(Here's the giveaway.)
You may or may not know that the term 'Ordinary Time' comes from the church liturgical calendar. It is the time of year when it is not Christmas or Easter or Advent or Lent or Pentecost, but all those in between times. The holidays are special and help us to remember important things, but Ordinary Time is holy as well. My blog is thus called to remind me of this fact. The ordinary is important. If we live only for the special we miss out on a lot of life.
Remembering the importance of the ordinary helps us to pay attention to it. Without consciously thinking about our daily lives it is so easy to lose track of the small moments in the midst of our busy-ness. And it doesn't have to be business outside the home, we can become too busy with our to-do lists inside the home as well. Our lists of 'ought to' start to take center stage and push aside the truly important: the people in our lives.
Because that is why we work at making a home, keeping it clean and tidy, cooking good food, ensuring all are clothed, isn't it? Because of the people in the house whom we love. Isn't it? I don't know about you, but it is so easy for me to forget this simple fact. The reason I have a to-do list is because I care about the people in my life and want to take care of them. It's when the doing for people takes precedence over being with people that things go wrong.

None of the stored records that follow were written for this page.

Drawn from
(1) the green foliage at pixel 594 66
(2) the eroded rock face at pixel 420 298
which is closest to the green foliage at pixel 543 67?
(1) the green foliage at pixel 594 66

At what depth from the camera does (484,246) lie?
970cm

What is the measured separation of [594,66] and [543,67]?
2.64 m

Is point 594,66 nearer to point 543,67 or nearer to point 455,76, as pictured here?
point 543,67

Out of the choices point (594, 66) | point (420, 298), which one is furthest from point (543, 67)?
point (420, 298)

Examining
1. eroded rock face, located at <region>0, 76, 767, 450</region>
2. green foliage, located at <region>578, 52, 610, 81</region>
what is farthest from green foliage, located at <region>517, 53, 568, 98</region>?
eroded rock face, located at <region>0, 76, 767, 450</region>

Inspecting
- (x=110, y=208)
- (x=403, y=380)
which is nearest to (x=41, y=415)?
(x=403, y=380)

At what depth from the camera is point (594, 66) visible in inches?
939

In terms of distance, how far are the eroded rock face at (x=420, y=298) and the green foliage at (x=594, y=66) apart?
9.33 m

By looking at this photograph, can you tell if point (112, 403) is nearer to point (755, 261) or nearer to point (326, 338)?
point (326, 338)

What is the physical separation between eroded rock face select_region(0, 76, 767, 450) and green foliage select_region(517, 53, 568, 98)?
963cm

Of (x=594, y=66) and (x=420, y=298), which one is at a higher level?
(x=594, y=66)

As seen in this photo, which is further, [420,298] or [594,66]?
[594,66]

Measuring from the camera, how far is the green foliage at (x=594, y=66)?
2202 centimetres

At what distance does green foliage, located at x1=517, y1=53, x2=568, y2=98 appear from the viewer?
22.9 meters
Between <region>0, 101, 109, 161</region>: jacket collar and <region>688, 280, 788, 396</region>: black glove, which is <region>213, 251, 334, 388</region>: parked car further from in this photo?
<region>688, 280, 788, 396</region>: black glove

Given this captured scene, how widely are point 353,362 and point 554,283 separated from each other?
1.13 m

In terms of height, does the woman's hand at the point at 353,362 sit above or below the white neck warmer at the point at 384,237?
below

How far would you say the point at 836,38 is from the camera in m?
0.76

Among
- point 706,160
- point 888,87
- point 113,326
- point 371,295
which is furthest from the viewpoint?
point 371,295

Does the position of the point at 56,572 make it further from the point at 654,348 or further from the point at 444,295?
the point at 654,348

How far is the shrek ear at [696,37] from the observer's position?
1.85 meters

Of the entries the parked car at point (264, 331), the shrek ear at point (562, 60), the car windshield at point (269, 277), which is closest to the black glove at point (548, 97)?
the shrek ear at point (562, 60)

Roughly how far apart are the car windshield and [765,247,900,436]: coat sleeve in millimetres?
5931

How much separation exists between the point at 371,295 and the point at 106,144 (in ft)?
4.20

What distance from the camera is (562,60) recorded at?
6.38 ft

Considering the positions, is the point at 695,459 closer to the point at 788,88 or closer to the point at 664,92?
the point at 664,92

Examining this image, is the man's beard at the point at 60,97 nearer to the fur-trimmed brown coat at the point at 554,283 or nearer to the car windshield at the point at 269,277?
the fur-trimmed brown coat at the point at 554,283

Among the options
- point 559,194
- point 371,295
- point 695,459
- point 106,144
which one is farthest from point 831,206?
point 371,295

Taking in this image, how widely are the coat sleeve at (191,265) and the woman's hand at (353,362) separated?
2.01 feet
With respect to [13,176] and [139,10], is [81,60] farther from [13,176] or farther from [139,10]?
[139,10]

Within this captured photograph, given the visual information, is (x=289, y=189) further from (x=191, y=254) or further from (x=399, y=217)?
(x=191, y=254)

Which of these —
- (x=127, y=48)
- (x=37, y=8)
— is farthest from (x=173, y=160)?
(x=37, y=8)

So I try to remember that it is the everyday moments that will form the bulk of my children's memories of their childhood. I try to remember that not only does keeping up with the laundry mean that the job feels easier but also makes the process of getting dressed easier for my children. I try to remember that while a clean and picked-up home is nice the real reason is that it is more comfortable for my family and guests. I try to remember that healthy home-cooked food not only feeds the body but nourishes the souls of my family as well. If I focus on the people behind the task not only does it make the work seem lighter but it gives purpose to the work.
It's just the same as I tell my children (often): it's people that are important, not things. But for mothers and homemakers we often need to add: it's the people that are important not things or items crossed off a to-do list.